STATED TASK>
What do the lines from the one containing "How much space" through the end of the entries say? Quote them exactly, and only them.

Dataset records
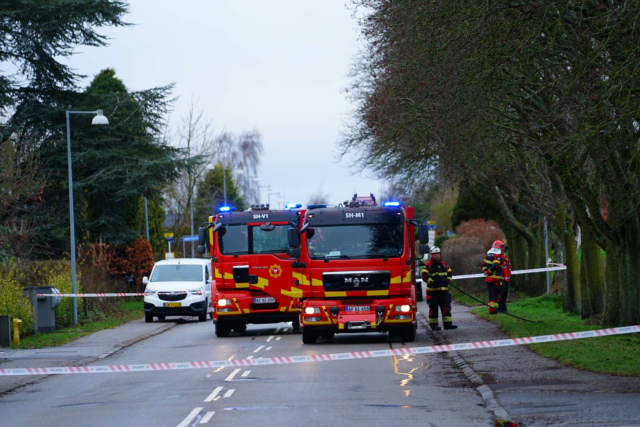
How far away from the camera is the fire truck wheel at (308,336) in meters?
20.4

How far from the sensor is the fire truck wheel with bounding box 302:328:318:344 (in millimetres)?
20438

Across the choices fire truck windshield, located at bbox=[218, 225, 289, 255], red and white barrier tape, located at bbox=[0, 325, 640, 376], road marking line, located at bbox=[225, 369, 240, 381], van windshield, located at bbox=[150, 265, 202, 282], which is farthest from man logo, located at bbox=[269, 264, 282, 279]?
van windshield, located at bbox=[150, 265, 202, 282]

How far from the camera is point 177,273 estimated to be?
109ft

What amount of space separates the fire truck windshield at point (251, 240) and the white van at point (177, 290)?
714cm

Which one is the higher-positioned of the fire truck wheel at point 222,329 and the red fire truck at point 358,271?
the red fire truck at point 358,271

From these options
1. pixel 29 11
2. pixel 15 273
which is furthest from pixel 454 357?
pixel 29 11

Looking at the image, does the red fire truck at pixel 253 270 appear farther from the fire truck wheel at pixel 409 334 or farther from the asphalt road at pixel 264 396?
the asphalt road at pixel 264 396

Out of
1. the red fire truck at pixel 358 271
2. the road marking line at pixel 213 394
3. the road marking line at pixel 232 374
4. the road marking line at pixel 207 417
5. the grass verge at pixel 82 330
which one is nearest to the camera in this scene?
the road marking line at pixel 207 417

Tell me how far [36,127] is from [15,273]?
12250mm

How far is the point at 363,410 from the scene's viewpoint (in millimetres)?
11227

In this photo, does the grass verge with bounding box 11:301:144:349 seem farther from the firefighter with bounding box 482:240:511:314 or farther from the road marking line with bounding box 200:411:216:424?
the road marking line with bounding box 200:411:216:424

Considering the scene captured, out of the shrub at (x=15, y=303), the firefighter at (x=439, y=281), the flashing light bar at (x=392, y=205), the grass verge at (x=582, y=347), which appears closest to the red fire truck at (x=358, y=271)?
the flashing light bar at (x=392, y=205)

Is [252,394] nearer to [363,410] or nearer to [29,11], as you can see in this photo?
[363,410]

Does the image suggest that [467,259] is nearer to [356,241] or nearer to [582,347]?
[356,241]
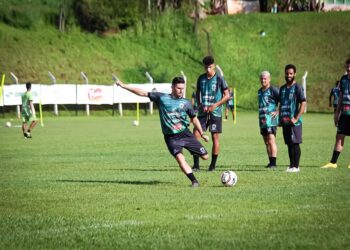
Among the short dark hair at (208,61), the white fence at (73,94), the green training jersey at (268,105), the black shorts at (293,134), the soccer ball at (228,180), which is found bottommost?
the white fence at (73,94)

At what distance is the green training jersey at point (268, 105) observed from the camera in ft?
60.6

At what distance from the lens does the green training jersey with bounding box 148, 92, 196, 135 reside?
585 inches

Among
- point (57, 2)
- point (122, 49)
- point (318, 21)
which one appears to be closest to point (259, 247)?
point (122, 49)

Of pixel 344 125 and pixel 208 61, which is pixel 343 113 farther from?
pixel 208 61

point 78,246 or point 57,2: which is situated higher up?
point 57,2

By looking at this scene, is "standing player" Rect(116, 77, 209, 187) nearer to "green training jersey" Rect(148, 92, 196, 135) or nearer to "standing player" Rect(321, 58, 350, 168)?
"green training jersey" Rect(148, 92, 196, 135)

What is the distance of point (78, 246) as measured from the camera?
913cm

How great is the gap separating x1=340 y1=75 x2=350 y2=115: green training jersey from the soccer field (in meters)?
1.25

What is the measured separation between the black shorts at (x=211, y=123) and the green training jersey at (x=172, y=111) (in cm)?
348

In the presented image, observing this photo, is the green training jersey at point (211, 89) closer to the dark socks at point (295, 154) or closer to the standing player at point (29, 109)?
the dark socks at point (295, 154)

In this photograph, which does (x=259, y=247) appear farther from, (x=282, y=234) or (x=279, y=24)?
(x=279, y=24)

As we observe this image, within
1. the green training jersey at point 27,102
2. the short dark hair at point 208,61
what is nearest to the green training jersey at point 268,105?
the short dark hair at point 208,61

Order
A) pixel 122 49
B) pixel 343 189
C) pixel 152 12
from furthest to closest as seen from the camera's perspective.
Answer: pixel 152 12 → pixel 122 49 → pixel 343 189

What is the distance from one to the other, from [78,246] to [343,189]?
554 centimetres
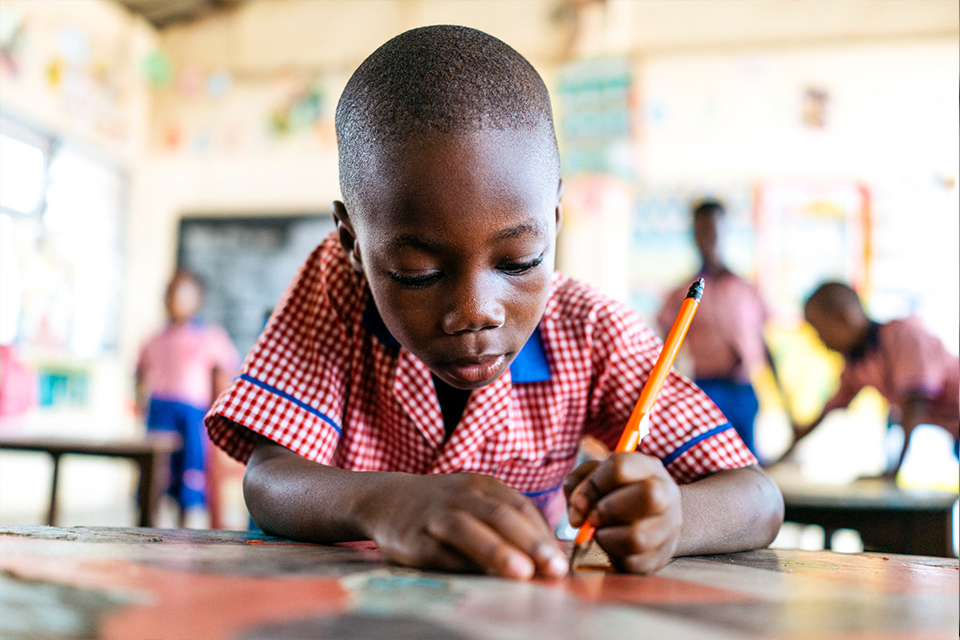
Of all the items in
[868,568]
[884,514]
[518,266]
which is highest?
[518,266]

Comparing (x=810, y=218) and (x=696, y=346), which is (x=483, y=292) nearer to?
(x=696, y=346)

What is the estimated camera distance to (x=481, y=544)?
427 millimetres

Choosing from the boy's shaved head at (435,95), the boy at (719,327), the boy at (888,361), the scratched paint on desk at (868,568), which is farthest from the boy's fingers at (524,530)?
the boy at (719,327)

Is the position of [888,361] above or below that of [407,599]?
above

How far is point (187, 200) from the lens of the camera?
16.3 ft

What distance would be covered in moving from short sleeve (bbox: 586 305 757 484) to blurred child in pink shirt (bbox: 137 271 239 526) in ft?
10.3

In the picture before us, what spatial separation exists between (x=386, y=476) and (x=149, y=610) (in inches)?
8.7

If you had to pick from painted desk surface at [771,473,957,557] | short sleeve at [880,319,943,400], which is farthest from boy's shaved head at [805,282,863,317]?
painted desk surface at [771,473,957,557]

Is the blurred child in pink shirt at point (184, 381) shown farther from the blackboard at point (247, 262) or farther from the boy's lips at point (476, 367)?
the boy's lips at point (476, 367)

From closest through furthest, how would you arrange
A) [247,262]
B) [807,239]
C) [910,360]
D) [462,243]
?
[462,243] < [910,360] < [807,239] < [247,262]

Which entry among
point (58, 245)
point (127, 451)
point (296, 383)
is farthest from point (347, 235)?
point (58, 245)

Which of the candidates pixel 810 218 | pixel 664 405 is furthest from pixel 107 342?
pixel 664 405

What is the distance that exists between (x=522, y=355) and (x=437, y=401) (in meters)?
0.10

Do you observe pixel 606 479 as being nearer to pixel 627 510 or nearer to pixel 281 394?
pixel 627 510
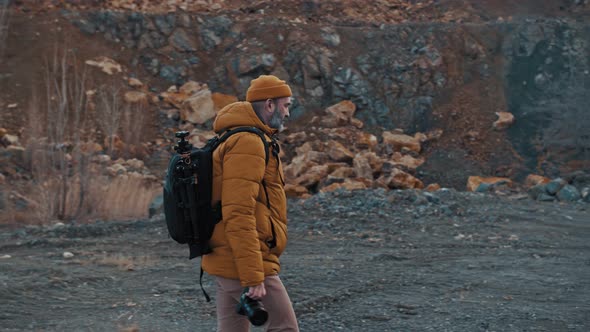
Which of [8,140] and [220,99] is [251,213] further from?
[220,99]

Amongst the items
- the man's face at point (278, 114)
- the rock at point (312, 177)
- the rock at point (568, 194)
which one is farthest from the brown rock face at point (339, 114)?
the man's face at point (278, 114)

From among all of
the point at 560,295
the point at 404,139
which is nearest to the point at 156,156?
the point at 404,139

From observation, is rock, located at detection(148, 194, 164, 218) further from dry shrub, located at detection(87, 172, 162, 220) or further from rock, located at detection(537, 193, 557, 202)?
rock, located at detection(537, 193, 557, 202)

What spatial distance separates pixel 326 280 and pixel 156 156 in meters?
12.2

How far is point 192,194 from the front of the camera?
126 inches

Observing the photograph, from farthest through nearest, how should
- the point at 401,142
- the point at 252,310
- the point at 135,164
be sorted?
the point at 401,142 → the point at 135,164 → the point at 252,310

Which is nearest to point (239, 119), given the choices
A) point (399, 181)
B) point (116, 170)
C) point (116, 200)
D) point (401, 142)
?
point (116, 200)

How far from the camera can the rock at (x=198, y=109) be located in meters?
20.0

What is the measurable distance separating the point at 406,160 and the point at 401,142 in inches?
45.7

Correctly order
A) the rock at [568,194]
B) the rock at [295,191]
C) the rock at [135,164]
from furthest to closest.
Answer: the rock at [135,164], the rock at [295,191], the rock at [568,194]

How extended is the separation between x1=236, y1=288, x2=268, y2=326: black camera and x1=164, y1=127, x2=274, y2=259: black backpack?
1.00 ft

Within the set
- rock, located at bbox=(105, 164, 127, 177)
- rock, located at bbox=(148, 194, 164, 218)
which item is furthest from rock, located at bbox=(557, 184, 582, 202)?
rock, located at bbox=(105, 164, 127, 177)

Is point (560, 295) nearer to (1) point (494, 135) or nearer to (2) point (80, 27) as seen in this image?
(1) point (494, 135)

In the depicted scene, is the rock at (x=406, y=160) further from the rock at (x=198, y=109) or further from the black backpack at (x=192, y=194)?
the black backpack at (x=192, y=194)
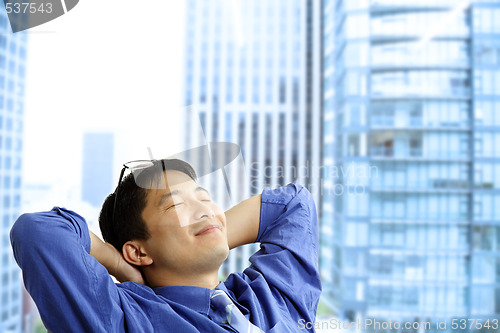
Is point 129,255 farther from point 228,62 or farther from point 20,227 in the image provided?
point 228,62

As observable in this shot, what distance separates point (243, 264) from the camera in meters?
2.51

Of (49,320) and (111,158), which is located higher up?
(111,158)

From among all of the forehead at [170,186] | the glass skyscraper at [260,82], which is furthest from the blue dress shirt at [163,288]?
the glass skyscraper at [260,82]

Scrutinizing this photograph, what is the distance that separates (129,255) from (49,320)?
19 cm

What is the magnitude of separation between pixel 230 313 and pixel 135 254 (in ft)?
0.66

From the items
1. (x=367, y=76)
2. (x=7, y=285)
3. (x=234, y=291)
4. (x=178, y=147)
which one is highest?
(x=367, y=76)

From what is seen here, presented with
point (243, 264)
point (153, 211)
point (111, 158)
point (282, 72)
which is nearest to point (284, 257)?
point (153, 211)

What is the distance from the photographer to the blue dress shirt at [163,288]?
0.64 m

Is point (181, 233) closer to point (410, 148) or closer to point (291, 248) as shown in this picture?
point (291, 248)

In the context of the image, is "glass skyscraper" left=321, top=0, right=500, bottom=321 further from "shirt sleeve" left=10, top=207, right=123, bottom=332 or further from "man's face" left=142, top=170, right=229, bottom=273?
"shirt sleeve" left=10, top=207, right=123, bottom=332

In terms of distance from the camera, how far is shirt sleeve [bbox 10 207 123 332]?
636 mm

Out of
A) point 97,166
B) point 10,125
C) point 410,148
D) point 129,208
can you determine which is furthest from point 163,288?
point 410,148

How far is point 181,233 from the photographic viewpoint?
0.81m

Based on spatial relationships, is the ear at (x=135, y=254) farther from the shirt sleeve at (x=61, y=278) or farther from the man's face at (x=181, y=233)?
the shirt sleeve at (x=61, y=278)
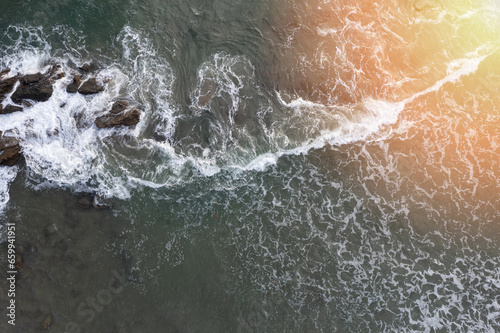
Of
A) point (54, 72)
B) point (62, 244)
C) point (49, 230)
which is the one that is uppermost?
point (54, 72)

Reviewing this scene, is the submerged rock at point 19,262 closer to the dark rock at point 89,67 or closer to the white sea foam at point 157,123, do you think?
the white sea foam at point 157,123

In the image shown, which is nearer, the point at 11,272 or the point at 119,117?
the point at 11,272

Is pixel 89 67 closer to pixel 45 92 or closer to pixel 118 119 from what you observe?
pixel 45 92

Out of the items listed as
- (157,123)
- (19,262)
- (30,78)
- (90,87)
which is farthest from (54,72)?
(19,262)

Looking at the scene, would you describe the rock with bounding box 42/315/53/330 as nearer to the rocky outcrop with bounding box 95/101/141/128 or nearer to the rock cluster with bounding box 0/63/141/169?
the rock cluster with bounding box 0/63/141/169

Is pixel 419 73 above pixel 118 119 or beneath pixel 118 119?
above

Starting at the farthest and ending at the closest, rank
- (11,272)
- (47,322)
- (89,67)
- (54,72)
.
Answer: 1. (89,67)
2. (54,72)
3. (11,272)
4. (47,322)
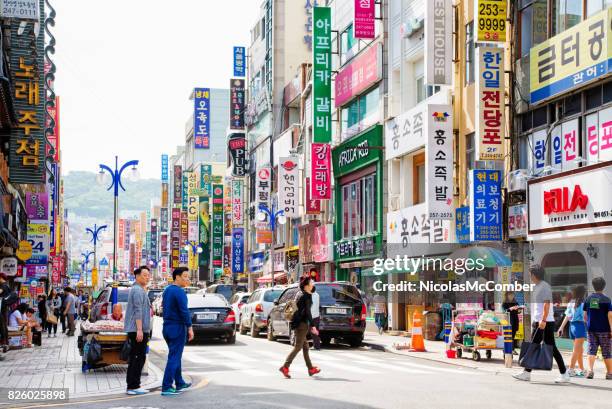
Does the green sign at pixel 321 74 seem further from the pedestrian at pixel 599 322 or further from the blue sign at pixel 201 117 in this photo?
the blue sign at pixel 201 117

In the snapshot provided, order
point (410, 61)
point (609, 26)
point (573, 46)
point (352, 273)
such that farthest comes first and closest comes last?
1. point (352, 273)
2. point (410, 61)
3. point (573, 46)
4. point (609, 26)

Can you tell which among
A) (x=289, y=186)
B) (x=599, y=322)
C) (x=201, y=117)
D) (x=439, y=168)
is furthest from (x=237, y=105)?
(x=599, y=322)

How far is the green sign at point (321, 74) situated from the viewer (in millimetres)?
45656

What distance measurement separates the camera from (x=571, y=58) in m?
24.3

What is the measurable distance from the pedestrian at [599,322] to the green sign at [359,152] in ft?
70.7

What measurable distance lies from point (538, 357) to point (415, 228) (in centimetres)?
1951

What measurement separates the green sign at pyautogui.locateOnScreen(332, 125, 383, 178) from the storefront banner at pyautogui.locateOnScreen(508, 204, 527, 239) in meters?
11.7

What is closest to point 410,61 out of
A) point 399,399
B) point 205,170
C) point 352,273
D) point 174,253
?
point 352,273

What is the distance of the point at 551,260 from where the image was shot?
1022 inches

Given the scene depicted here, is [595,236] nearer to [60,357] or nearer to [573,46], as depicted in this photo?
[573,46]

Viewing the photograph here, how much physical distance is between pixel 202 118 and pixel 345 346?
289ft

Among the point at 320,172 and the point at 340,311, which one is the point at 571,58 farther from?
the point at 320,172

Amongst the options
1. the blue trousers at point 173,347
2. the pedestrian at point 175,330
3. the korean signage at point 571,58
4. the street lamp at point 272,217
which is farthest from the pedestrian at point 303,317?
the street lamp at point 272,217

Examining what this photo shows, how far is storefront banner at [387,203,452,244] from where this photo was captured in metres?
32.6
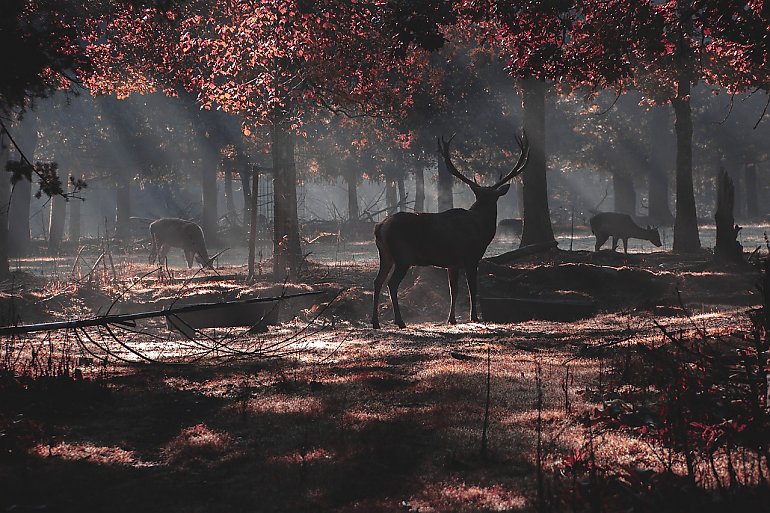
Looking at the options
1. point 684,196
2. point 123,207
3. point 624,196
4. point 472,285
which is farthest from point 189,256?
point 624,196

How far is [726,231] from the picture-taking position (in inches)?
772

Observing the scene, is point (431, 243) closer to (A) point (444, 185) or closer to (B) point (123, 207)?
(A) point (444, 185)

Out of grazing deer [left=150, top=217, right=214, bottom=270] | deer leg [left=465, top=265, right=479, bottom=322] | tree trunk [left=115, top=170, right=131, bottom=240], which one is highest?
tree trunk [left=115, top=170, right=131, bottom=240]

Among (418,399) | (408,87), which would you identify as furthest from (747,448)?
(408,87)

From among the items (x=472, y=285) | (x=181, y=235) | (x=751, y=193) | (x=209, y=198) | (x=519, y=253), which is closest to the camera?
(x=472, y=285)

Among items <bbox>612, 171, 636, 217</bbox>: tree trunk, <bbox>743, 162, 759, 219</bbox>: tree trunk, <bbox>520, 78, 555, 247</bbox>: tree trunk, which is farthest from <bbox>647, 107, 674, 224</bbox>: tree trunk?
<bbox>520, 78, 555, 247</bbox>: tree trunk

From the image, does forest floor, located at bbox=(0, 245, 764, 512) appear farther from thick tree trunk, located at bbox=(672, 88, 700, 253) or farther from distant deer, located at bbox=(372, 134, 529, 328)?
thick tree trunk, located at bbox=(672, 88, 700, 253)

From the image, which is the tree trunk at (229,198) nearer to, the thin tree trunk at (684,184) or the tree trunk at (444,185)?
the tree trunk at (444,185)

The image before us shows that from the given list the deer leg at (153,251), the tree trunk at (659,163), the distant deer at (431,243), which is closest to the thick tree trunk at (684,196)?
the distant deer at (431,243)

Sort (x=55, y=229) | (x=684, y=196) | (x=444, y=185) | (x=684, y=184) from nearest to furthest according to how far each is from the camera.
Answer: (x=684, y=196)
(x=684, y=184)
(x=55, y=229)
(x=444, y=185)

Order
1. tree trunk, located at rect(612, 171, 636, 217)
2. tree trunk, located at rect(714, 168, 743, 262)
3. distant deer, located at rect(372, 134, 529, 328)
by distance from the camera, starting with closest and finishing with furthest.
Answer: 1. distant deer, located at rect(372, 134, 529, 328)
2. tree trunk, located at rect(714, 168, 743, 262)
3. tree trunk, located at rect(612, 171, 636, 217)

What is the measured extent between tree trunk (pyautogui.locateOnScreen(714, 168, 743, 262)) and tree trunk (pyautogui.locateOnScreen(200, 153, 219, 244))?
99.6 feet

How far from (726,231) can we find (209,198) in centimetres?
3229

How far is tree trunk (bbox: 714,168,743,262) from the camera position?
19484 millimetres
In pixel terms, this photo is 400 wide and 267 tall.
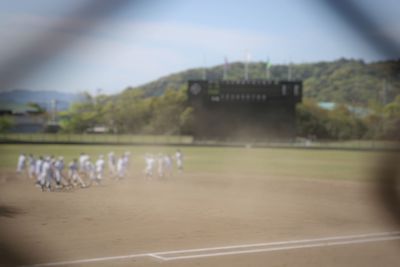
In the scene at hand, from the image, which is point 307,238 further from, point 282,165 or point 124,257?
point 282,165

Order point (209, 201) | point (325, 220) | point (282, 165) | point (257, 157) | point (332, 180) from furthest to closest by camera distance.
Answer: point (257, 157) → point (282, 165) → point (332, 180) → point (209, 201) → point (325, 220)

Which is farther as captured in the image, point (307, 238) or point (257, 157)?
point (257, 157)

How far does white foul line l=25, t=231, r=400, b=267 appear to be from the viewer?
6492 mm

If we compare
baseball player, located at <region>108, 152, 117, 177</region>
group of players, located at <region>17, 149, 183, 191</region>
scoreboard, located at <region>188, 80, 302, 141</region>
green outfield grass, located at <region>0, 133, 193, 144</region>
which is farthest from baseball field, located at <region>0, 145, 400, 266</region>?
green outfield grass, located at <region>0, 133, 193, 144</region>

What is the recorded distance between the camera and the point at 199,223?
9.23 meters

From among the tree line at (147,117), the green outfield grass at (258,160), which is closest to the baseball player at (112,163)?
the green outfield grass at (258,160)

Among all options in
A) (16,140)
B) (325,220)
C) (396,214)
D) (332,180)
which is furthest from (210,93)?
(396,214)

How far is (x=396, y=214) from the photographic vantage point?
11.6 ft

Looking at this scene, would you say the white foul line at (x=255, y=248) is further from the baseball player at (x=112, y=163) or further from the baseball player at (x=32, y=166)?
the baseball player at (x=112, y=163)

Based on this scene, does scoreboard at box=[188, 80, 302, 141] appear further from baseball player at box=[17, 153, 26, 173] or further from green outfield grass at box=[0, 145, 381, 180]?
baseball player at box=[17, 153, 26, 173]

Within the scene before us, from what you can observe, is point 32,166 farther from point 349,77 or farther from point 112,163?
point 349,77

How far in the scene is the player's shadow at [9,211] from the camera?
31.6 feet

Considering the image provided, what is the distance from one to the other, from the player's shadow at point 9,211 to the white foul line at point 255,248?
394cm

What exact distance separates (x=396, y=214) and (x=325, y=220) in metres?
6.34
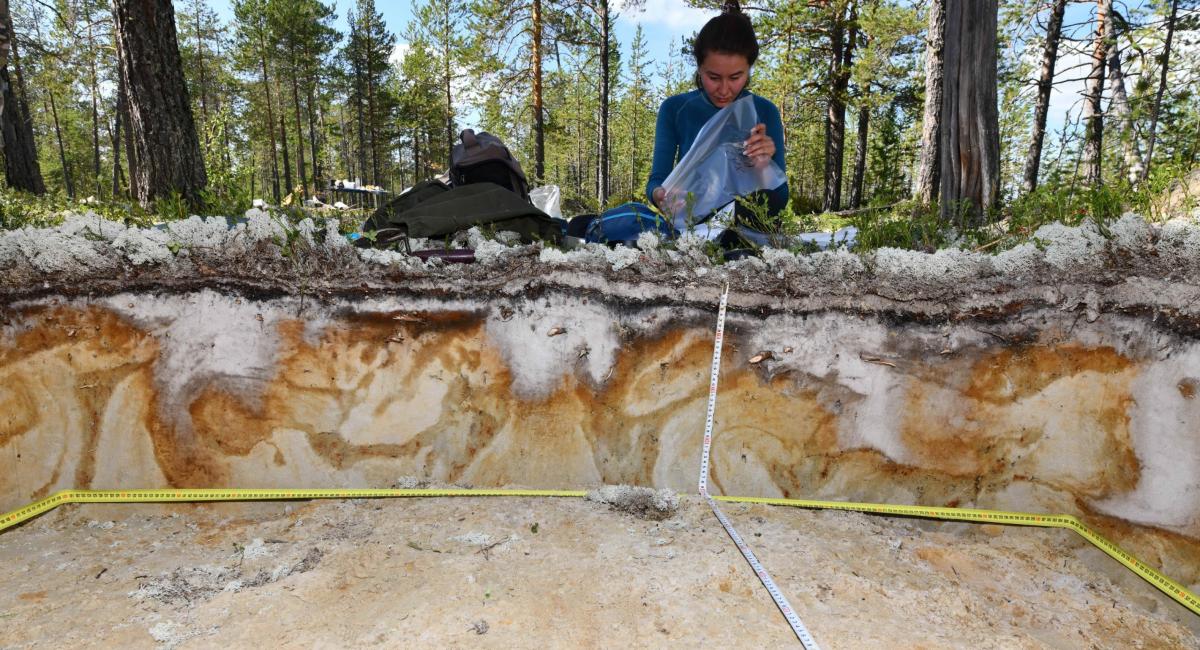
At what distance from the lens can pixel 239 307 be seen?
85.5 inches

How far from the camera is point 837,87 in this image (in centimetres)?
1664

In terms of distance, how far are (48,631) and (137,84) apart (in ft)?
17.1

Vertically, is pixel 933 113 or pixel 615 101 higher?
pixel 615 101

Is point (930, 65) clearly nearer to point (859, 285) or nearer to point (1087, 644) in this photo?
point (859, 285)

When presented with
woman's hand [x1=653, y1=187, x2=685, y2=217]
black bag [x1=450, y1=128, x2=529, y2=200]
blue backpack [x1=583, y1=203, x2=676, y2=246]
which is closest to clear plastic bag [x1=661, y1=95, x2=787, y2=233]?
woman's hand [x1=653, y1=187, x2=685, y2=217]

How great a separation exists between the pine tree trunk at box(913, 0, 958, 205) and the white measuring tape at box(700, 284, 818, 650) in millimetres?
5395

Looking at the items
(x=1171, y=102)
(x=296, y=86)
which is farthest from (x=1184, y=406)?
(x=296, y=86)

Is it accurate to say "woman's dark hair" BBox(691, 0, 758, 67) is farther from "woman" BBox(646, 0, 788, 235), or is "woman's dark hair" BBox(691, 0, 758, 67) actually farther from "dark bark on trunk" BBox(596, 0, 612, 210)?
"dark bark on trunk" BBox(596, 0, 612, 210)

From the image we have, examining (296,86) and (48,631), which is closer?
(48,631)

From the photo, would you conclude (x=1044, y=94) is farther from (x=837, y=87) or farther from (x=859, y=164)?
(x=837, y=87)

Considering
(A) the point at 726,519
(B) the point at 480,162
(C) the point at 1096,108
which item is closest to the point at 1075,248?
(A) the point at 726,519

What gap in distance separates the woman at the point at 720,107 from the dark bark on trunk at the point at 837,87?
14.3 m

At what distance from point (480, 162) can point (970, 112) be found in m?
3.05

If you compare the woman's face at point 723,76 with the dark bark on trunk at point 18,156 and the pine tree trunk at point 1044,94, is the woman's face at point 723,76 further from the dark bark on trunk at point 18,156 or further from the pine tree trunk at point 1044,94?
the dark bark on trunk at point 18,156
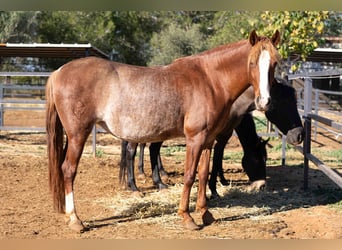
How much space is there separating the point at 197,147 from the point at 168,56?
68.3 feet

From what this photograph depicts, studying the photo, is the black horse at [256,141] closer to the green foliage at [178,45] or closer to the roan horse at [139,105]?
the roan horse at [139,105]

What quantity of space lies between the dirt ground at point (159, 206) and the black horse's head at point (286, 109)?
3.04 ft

RESULT BELOW>
How much space is there separating the point at 197,147 from the point at 168,56?
68.3 feet

From what this photograph depicts, studying the photo, is the black horse at [256,141] closer to the green foliage at [178,45] or closer to the roan horse at [139,105]?
the roan horse at [139,105]

What quantity of space lies between the dirt ground at point (159, 206) and the black horse's head at point (286, 109)?
3.04 ft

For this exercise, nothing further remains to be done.